The key to digital transformation is not in using technology alone
In its rise to success, Uber, redefined what we know as the traditional taxi service, positioning itself as a digital, technology-first company. In taking a similar approach, retailers can put themselves in the driving seat to satisfy the generation of shoppers demanding a personal, seamless and convenient experience, above all else.
Digital transformation goes far beyond simply making processes more efficient, it often creates new operating and business models that ensure customers are at the heart of the retail experience. It goes without saying that harnessing technology is critical to digital transformation, but it is important that retailers view this as just one ingredient of the recipe for success. Digital transformation is more than just a buzzword; it’s about using technology to make huge changes to an entire business. To stay competitive in today’s digital world, companies need to commit to transforming into full digital businesses.
Digital transformation requires a cultural shift
Digital transformation is not built on a one-size-fits-all model. Retailers must change the way people work, challenging mindsets and the daily processes they rely on to become more efficient, data-driven and better able to take advantage of more opportunities. But first, they need to figure out what digital transformation means for their business and what their ultimate goals are. By defining the issues first, you can work on the right strategy for your business.
Implementing digital transformation does not simply mean investing and installing brand new technologies as fast as possible. Retailers should not be afraid to aim high when it comes to digital transformation, but no matter the size of the company, implementation should be focused on reaching mindset change from the bottom up, so that everyone in the business understands the need for change and there is a collective willingness to disrupt the status quo. A gradual implementation journey for digital that ensures retailers gain buy-in from their employees is also the right approach for the customers who sit at the heart of the transformation.
Informed planning with the right people
Undergoing digital transformation gives retailers the ability to tailor every product and experience to address the needs and tastes of customers, which, in turn, builds loyalty. New technology, however, relies on a strong underlying network to ensure processes run seamlessly without interruptions or downtime. Research from ByBox recently found that one in three British consumers have experienced some sort of technology failure that meant they were unable to complete their purchase. It goes without saying that this issue will cost retailers significantly, even without factoring in the maintenance costs in resolving unforeseen issues.

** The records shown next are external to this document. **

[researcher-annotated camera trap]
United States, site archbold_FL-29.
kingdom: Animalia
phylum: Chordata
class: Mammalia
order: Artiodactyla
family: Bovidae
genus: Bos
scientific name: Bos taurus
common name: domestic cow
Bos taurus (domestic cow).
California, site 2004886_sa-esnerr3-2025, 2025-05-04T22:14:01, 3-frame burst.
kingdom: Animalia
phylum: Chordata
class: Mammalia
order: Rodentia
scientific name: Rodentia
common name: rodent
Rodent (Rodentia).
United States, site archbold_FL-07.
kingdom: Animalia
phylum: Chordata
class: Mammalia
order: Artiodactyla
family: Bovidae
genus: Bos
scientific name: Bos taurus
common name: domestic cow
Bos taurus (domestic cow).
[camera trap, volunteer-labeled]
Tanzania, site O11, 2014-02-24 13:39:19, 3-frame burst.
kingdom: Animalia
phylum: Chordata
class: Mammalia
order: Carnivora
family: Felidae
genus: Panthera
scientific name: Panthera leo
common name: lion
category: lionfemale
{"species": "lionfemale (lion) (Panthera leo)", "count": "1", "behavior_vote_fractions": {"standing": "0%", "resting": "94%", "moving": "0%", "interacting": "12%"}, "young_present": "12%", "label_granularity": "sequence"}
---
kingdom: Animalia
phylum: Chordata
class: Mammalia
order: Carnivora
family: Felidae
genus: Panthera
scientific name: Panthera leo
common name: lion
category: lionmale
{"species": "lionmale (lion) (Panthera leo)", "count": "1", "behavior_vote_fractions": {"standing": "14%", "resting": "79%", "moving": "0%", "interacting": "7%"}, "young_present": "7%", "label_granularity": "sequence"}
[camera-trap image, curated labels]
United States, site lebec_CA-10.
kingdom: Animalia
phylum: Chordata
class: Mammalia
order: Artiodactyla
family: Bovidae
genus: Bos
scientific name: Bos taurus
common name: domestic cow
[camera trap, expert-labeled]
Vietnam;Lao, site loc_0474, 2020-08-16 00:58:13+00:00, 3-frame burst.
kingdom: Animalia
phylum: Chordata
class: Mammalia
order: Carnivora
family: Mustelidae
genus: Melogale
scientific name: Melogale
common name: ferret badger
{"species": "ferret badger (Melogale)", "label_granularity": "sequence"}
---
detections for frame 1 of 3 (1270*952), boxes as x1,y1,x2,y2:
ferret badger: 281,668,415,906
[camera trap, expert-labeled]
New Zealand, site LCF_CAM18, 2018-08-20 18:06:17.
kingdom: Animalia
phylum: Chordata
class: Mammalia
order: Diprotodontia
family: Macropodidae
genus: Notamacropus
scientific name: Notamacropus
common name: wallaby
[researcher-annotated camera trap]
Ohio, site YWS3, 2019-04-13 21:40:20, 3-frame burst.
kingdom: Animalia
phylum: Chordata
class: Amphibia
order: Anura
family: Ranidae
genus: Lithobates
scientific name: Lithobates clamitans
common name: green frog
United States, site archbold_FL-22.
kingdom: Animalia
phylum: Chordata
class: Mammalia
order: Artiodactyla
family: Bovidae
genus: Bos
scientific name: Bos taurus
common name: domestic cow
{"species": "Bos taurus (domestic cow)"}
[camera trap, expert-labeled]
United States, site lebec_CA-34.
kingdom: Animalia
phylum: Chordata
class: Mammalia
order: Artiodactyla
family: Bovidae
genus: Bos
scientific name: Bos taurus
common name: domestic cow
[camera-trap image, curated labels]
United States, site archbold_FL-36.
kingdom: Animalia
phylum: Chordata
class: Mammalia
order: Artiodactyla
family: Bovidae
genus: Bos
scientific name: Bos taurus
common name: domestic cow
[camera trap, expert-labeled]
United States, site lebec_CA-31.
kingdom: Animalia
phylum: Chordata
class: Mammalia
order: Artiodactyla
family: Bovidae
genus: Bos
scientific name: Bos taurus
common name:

We often see connection as linear – once we’ve got it, it’s there. But just as anything else, with too much strain and pressure, network connections can struggle to cope with overloading, so ensuring the capabilities of the network are sufficient for your usage will reduce downtime. It is important that retailers have a clear, thought-out strategy as to how they will implement digital transformation within their company, as well as a realistic timeframe for when each will come into succession.
The retail environment is very similar to the technology industry: it’s fast-paced, driven by consumer demand and everyone wants the next big thing (despite not having quite worked out what to do with yesterday’s idea). That’s why having a technology infrastructure that provides the foundation to get ahead of the curve is imperative to every retail organisation, regardless of size.
Retailers must make commitment to digital transformation
In a competitive and challenging marketplace, retailers must put their stake in the ground, make a commitment to understanding their customers’ expectations and over-deliver with both their in-store and online experiences. With the expectation of a personalised experience now commonplace, leveraging digital technologies is the best way for them to maximise the huge opportunity this presents.